» **ENCARGO 1**:
¿Puedes reproducir del fragmento seleccionado el pasaje que va desde "CIUDAD DEL VATICANO, 23" hasta "Cultura de la Paz.", ambos incluidos?
» **ENCARGO 2**:
¿Cómo resumirías en una o dos oraciones el párrafo del fragmento seleccionado que comienza con "CIUDAD DEL VATICANO, 23 octubre 2001", sin perder sus datos principales?
» **ENCARGO 3**:
Según el fragmento seleccionado, ¿por qué el observador de la Santa Sede rechaza las represalias?

CIUDAD DEL VATICANO, 23 octubre 2001 (ZENIT.org).- «Las represalias, que golpean indiscriminadamente al inocente, continúan el torbellino de violencia y son soluciones ilusorias que impiden el aislamiento moral de los terroristas», señaló este lunes el observador permanente de la Santa Sede ante las Naciones Unidas.
Publicamos la intervención del arzobispo Renato Martino ante la plenaria de la Asamblea General celebrada en la sede de la ONU de Nueva York sobre Cultura de la Paz.

» **DATOS MOSTRADOS**:
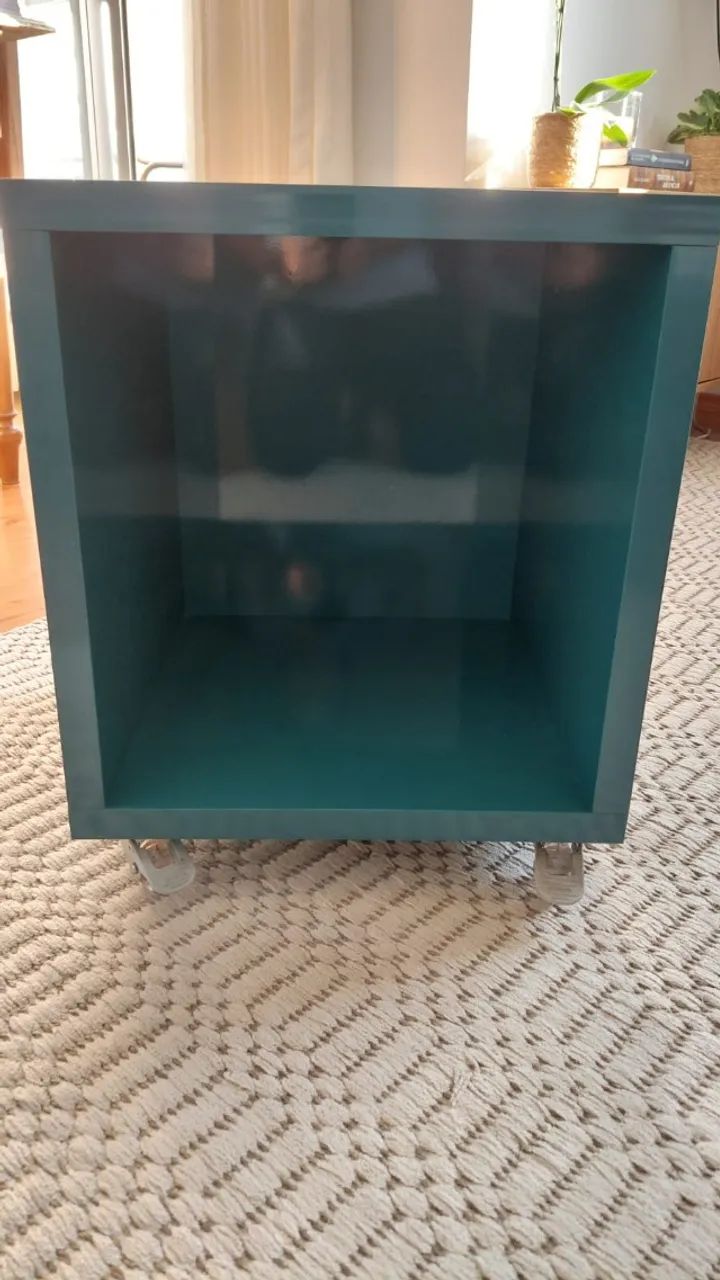 Mesa de apoio/multiuso com rodinhas  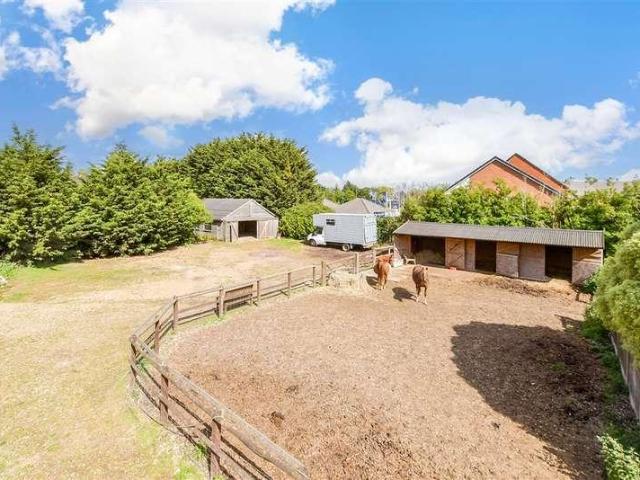 6 bed house for sale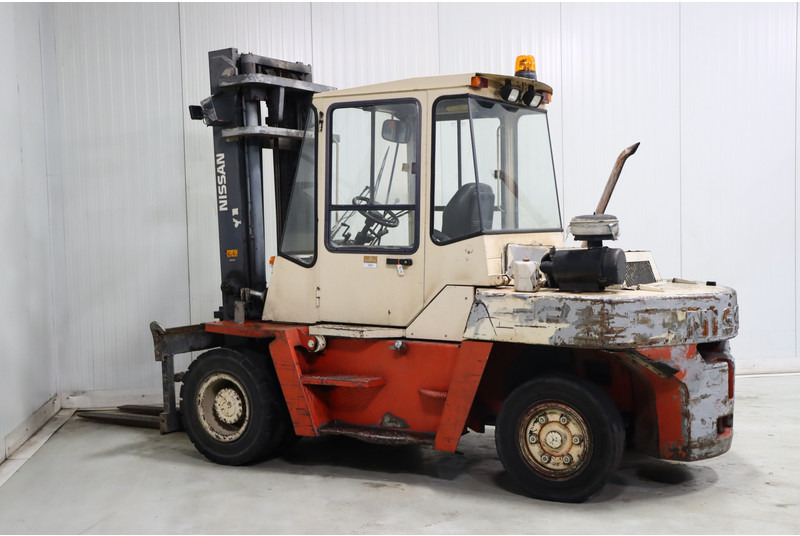 Nissan VF05H70U - Chariot élévateur diesel: photos 5 Nissan VF05H70U - Chariot élévateur diesel: photos 5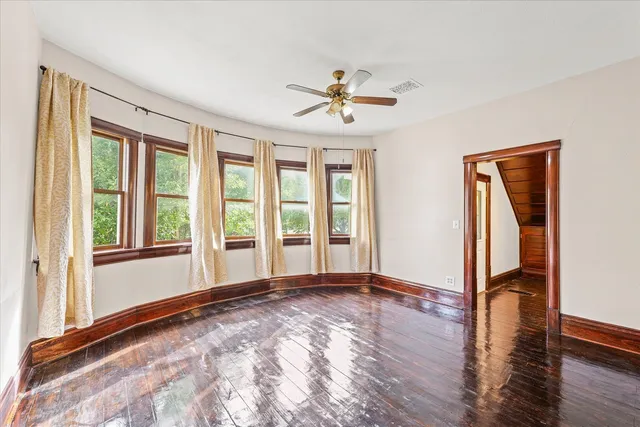 $259,000 | 322 North Guthrie Street, Gibson City, IL 60936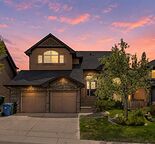 Luxury Aspen Woods | Main Level Maste Bd | 7 Bedrooms | 4.5 Bathrooms | 4400+ SF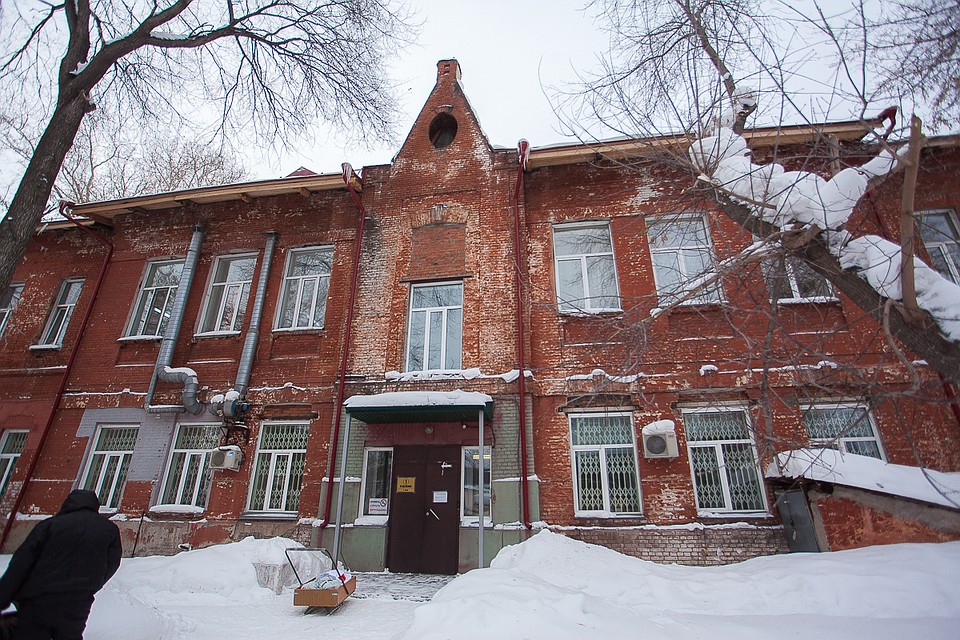 Корпус ГИКБ №1 был построен в 1915 году, но стоит до сих пор. Фото: Виталий ЭЙГЕРИС, предоставлено Музеем города Новосибирска.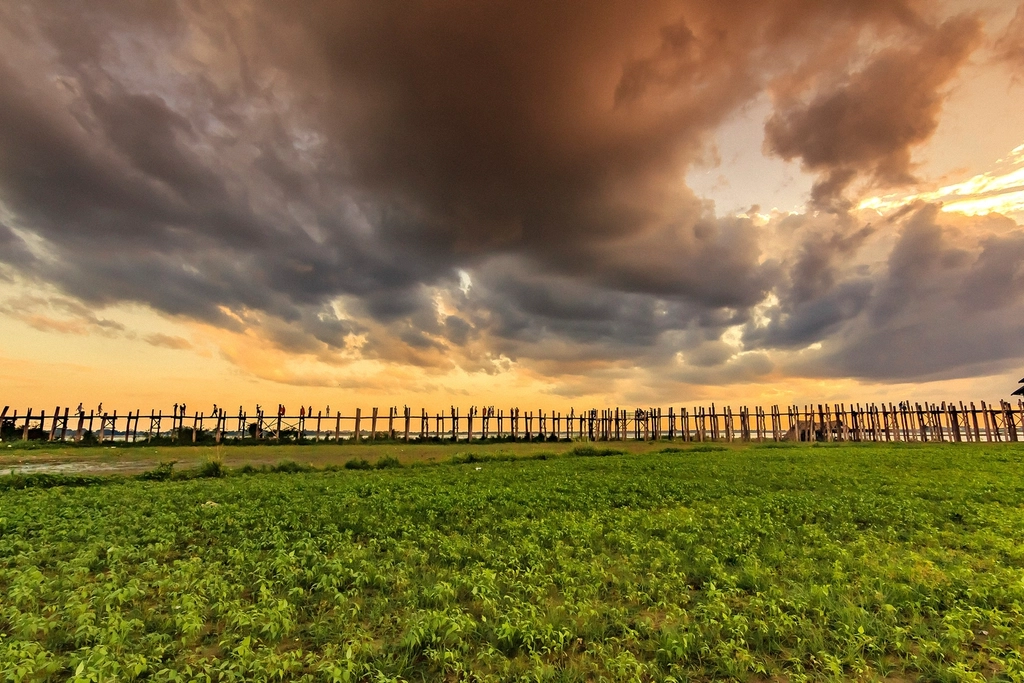 Open country under a heavy sky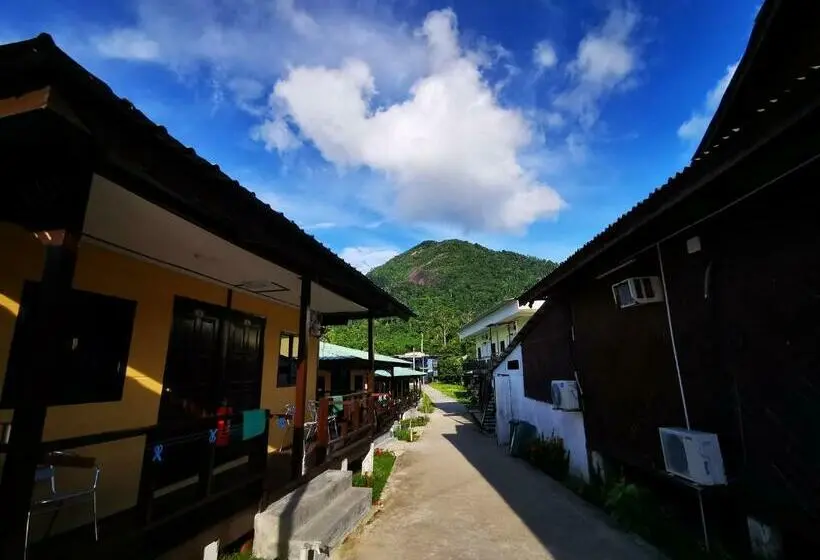 スタンダードルーム, Paya Debloc Village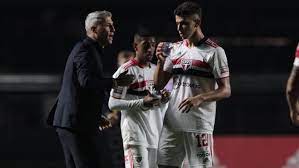 Jesus sabe como ele joga, pelo lado esquerdo do. Jogos De Hoje Confira O Futebol Deste Sabado 17 De Julho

» **RESPUESTA REDACTADA 1**:
CIUDAD DEL VATICANO, 23 octubre 2001 (ZENIT.org).- «Las represalias, que golpean indiscriminadamente al inocente, continúan el torbellino de violencia y son soluciones ilusorias que impiden el aislamiento moral de los terroristas», señaló este lunes el observador permanente de la Santa Sede ante las Naciones Unidas.
Publicamos la intervención del arzobispo Renato Martino ante la plenaria de la Asamblea General celebrada en la sede de la ONU de Nueva York sobre Cultura de la Paz.

» **RESPUESTA REDACTADA 2**:
En una nota fechada en Ciudad del Vaticano el 23 de octubre de 2001, el observador permanente de la Santa Sede ante las Naciones Unidas afirmó que las represalias golpean indiscriminadamente al inocente y prolongan el torbellino de violencia. También las calificó de soluciones ilusorias que impiden el aislamiento moral de los terroristas.

» **RESPUESTA REDACTADA 3**:
Porque golpean indiscriminadamente al inocente y continúan el torbellino de violencia. Además, son soluciones ilusorias que impiden el aislamiento moral de los terroristas.